» TASK DIRECTIONS
Reproduce the entries starting at the line containing "How much space" and ending at the line containing "417 centimetres", changing "metal pole" to "steel post" and keeping everything else the same.
********
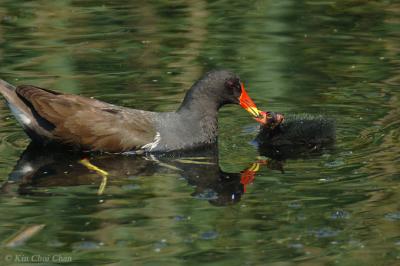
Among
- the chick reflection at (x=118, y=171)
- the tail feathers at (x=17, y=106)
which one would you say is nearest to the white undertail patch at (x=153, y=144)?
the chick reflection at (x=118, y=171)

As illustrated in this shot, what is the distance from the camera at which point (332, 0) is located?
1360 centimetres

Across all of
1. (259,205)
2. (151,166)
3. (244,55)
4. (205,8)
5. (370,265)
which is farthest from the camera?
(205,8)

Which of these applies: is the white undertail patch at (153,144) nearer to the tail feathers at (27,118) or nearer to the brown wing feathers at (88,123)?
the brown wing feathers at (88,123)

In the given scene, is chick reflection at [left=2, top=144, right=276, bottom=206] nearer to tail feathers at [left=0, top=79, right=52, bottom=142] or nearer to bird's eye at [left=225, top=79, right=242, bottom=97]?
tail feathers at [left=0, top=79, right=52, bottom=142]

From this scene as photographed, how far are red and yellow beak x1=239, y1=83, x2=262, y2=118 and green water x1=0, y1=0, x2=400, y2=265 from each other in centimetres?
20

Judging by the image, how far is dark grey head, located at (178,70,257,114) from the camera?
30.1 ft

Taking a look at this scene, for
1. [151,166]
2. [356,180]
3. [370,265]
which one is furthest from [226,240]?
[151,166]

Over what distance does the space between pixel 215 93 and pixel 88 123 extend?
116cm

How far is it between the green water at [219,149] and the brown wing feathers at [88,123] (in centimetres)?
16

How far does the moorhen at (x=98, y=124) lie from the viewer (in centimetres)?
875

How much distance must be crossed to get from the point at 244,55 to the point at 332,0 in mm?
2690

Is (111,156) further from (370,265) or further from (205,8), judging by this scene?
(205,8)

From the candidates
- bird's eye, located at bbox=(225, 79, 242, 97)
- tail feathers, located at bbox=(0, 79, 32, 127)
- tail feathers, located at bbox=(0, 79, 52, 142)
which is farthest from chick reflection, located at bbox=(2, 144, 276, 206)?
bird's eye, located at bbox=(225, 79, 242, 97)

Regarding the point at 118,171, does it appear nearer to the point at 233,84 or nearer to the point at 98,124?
********
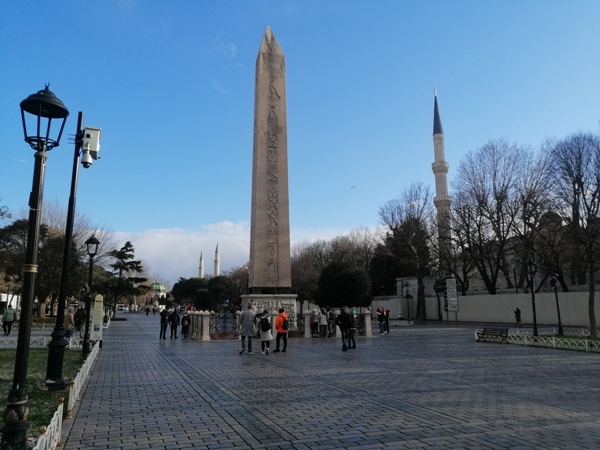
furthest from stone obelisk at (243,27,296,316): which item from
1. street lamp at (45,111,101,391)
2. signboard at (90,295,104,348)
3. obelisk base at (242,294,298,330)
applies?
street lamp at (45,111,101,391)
********
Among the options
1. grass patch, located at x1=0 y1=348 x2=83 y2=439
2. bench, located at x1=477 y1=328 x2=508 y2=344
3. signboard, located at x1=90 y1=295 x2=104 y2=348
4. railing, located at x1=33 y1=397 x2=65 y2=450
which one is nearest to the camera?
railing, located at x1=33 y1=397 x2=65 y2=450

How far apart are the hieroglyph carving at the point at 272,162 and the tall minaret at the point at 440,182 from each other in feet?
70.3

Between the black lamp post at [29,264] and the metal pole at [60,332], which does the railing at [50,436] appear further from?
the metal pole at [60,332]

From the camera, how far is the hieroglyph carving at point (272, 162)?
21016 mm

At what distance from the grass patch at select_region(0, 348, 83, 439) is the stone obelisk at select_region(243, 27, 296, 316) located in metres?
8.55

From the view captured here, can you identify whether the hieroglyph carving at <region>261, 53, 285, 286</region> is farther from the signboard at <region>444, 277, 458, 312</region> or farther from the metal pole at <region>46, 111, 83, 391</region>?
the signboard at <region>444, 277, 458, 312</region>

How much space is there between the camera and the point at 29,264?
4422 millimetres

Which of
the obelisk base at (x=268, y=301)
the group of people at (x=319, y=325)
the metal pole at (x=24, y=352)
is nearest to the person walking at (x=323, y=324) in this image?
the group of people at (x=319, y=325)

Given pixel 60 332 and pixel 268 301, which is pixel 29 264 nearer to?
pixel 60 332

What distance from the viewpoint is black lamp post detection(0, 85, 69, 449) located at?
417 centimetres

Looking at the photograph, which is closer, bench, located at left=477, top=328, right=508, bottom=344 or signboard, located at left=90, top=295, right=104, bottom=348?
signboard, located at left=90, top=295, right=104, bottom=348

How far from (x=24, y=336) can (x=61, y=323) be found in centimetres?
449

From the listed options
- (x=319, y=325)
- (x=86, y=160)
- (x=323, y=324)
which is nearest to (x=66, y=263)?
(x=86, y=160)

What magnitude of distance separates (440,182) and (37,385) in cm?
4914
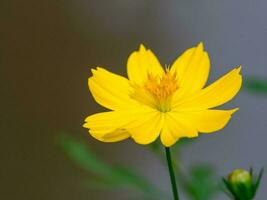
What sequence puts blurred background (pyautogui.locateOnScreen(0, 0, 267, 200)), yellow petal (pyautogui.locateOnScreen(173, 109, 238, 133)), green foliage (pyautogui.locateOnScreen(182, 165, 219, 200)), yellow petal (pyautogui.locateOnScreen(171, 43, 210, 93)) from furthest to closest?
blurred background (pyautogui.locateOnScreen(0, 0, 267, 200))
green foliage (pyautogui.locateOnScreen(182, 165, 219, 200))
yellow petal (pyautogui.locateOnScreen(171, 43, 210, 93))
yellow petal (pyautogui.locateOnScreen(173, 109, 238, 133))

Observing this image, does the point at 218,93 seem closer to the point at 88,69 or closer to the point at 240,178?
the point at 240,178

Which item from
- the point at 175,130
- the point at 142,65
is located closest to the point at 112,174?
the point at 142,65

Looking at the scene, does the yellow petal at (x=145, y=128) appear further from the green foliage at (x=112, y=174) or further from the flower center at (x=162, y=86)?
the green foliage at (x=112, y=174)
********
» RESPONSE TO THE TASK
How much space is there between the camera and the point at 29,264?
4422 millimetres

Which of
the obelisk base at (x=268, y=301)
the group of people at (x=319, y=325)
the steel post at (x=24, y=352)
is nearest to the person walking at (x=323, y=324) in this image?
the group of people at (x=319, y=325)

Given pixel 60 332 and pixel 268 301, which is pixel 29 264 nearer to?
pixel 60 332

What distance from the viewpoint is black lamp post detection(0, 85, 69, 449) located at?
417 centimetres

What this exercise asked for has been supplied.